Exercise passage:
——
Question

The height of a cone is increasing at a rate of 10 cm/sec and its radius is decreasing so that its volume remains constant. How fast is the radius changing when the radius is 4 cm and the height is 10 cm?

Answer 1

Answer:

dr/dt = -2 cm/s.

Explanation:

The volume of a cone is given by:

$V=\frac{1}{3} \pi r^{2}h$ (1)

• r is the radius
• h is the height

Let's take the derivative with respect to time in each side of (1).

$\frac{dV}{dt}=\frac{1}{3} \pi \frac{d}{dt}(r^{2}h)=\frac{1}{3} \pi \left(2r\frac{dr}{dt}h+r^{2}\frac{dh}{dt} \right)$ (2)

We know that:

• dh/dt = 10 cm / s (rate increasing of height)
• dV/dt = 0 (constant volume means no variation with respect of time)
• r = 4 cm
• h = 10 cm

We can calculate how fast is the radius changing using the above information.

$0=\frac{1}{3} \pi \left( 2\cdot 4\cdot \frac{dr}{dt} \cdot 10 + 4^{2}\cdot 10)\right$  

Therefore dr/dt will be:

$\frac{dr}{dt}=-\frac{160}{80}=-2 cm/s$

The minus signs means that r is decreasing.

I hope it helps you!
——
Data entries
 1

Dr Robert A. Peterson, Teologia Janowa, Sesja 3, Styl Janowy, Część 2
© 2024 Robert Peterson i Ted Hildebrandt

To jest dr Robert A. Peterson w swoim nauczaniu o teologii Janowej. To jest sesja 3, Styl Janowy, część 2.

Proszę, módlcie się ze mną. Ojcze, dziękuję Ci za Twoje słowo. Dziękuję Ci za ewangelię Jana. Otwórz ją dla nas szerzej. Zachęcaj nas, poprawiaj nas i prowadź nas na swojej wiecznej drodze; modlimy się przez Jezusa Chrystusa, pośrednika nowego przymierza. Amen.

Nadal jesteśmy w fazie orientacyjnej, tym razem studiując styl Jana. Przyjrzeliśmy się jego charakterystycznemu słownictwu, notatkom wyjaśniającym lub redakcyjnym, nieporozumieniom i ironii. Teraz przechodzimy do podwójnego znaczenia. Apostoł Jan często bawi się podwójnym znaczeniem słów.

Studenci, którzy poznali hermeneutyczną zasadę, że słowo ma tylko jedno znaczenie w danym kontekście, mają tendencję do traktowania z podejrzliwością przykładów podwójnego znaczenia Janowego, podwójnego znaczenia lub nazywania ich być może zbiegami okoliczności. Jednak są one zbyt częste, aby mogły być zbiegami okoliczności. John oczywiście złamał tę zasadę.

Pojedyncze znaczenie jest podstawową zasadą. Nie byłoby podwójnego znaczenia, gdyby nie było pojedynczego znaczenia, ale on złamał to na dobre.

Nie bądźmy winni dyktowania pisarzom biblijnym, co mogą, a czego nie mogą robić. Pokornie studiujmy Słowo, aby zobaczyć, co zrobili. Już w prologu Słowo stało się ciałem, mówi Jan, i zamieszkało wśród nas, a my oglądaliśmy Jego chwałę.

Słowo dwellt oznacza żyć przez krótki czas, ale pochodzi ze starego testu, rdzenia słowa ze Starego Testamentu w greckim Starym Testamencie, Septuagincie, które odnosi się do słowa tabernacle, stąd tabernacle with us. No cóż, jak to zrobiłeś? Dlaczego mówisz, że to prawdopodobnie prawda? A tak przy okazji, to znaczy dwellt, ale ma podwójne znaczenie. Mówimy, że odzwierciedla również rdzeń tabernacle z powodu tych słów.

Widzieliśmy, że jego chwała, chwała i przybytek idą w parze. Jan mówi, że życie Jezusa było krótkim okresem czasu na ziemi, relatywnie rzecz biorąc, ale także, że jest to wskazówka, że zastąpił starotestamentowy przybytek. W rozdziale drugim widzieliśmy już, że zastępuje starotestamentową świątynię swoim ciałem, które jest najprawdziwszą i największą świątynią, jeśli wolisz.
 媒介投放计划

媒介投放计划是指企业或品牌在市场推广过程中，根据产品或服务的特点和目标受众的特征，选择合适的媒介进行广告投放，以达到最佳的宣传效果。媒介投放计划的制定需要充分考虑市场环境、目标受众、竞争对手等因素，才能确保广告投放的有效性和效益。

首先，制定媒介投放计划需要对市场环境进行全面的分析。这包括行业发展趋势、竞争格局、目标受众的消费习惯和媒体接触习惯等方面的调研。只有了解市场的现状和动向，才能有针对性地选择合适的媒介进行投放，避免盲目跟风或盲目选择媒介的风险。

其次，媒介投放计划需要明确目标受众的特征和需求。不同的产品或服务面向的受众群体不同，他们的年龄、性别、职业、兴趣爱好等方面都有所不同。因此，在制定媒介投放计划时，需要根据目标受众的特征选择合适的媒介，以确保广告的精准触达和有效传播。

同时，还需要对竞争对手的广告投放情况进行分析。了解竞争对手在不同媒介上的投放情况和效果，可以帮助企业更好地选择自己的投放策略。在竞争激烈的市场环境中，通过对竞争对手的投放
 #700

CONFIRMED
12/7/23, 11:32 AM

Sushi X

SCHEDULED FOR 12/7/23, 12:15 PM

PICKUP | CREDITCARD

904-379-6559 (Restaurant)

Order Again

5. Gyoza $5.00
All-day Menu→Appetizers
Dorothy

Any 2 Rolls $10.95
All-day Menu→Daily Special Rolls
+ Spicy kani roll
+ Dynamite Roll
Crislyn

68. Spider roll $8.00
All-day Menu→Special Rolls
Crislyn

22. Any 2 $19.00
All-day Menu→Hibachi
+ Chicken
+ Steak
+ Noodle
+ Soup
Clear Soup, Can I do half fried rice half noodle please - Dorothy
——
Task instructions: Summarize the cone question in two sentences.

Answer space: The question asks how fast a cone's radius is changing at a radius of 4 cm and a height of 10 cm, when the height grows at 10 cm/sec while the radius decreases so that the volume stays constant. The answer differentiates V = (1/3)πr²h with respect to time, sets dV/dt to 0, and finds dr/dt = -2 cm/s, with the minus sign meaning the radius is decreasing.